*** RECORD SET

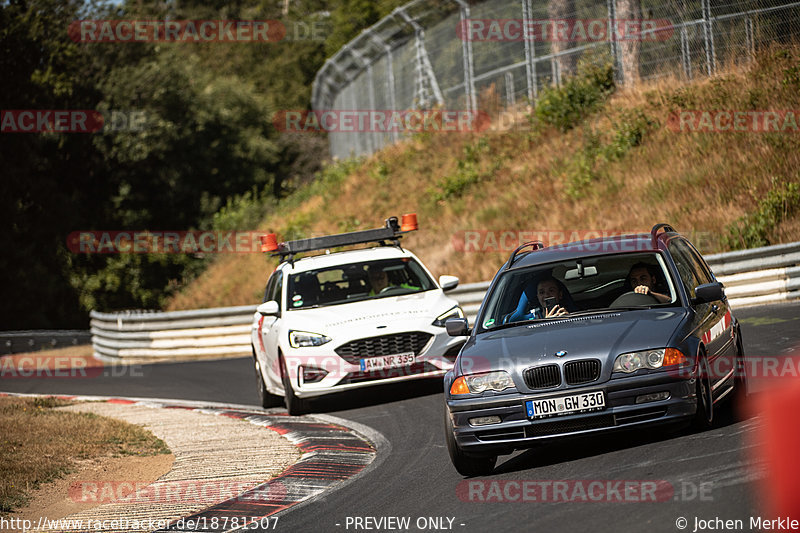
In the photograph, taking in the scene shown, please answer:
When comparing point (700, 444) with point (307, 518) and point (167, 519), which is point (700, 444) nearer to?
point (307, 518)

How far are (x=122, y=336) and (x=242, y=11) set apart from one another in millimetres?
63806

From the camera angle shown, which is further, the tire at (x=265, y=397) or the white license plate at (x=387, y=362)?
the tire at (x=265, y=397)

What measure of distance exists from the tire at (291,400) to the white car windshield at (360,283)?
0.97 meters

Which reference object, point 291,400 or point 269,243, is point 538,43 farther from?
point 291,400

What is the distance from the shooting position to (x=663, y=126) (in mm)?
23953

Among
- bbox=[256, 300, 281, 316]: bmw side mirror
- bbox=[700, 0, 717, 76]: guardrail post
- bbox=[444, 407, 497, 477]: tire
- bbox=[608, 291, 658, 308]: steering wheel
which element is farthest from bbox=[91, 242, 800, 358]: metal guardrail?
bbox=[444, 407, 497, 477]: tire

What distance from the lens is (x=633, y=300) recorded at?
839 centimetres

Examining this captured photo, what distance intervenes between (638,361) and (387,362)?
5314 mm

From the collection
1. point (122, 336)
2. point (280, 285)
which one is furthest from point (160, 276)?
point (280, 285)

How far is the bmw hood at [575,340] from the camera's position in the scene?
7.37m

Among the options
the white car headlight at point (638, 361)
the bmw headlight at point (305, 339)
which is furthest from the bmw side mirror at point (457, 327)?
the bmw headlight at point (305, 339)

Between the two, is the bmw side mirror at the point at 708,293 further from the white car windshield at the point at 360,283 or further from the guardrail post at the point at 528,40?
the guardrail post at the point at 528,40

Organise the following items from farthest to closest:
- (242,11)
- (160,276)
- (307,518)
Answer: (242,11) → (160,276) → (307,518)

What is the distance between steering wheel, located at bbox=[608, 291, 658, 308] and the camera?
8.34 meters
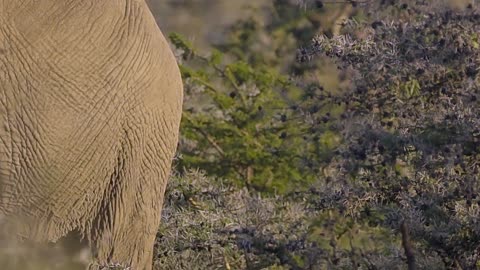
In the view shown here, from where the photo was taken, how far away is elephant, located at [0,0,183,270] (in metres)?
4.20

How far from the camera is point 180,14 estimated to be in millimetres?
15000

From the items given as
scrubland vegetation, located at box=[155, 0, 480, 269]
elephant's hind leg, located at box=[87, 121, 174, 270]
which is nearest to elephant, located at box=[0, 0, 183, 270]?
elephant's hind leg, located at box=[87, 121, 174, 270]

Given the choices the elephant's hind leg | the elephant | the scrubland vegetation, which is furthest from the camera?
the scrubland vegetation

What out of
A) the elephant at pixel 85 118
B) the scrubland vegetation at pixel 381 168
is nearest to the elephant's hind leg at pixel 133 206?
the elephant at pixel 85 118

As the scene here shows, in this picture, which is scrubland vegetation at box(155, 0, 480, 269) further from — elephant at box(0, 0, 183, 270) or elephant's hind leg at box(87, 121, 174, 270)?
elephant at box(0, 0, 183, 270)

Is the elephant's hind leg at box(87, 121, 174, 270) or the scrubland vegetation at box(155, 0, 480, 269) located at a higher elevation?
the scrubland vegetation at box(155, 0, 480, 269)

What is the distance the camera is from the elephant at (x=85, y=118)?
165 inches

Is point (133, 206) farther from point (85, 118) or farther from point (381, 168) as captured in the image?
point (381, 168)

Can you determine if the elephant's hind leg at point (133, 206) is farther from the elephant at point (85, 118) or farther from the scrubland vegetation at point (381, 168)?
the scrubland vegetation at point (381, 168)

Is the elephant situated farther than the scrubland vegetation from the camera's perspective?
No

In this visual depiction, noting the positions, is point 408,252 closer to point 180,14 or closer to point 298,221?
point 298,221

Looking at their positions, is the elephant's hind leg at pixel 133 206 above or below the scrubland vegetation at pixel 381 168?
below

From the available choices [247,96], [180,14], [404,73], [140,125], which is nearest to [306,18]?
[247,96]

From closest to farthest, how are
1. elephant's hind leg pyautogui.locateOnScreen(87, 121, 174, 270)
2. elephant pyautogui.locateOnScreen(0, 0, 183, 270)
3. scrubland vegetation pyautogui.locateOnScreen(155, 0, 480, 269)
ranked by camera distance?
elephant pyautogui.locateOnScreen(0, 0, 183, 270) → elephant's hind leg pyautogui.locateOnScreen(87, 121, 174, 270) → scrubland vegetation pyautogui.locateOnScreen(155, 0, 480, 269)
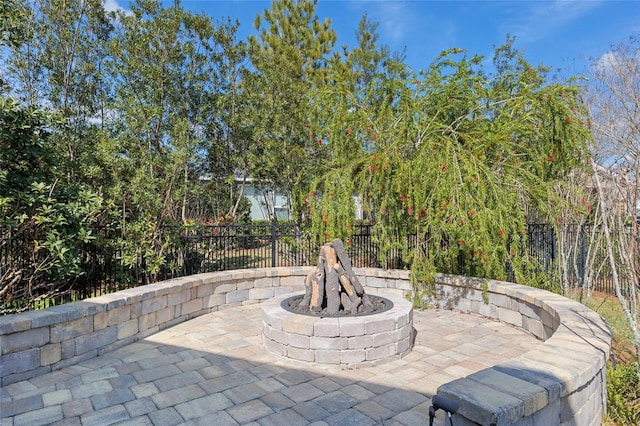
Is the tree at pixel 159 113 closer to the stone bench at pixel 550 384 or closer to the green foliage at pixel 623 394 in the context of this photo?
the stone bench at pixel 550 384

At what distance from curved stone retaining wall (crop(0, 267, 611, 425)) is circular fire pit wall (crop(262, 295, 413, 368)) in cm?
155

******
*** RECORD SET

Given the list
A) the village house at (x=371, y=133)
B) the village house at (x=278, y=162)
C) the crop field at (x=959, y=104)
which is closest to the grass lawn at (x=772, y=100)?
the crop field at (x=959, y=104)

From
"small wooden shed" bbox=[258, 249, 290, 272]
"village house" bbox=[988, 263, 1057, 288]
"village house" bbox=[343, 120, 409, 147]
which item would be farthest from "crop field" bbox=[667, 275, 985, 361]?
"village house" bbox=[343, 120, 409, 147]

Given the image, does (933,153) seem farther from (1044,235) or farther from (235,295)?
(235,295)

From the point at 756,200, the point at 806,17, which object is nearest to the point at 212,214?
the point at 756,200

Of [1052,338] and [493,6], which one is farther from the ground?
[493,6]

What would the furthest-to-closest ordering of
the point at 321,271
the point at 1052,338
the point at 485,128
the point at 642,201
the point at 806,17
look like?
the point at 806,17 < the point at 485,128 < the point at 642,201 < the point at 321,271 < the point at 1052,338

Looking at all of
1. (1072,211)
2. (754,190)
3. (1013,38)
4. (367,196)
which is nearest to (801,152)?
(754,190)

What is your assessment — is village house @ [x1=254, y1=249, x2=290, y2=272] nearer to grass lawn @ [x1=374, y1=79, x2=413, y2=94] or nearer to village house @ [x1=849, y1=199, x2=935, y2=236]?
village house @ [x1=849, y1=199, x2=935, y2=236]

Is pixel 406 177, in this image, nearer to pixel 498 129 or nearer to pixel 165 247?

******

SET TASK ▸
Duplicate the lines of the material above word for word, starting at the line that contains "How far are" and ending at the line that contains "839 centimetres". Include both of those lines.

SOLUTION BELOW ▸
How far are (x=122, y=336) and (x=242, y=11) set apart from one another in millimetres?
63806

From the camera angle shown, which is further, the tire at (x=265, y=397) or the white license plate at (x=387, y=362)?
the tire at (x=265, y=397)

What measure of distance exists from the tire at (291,400) to the white car windshield at (360,283)?
0.97 meters

Which reference object, point 291,400 or point 269,243, is point 538,43 farther from?
point 291,400

What is the distance from the shooting position to (x=663, y=126) (in mm)?
23953

Among
- bbox=[256, 300, 281, 316]: bmw side mirror
- bbox=[700, 0, 717, 76]: guardrail post
- bbox=[444, 407, 497, 477]: tire
- bbox=[608, 291, 658, 308]: steering wheel
which element is farthest from bbox=[91, 242, 800, 358]: metal guardrail?
bbox=[444, 407, 497, 477]: tire

What distance from the lens is (x=633, y=300) recorded at?
839 centimetres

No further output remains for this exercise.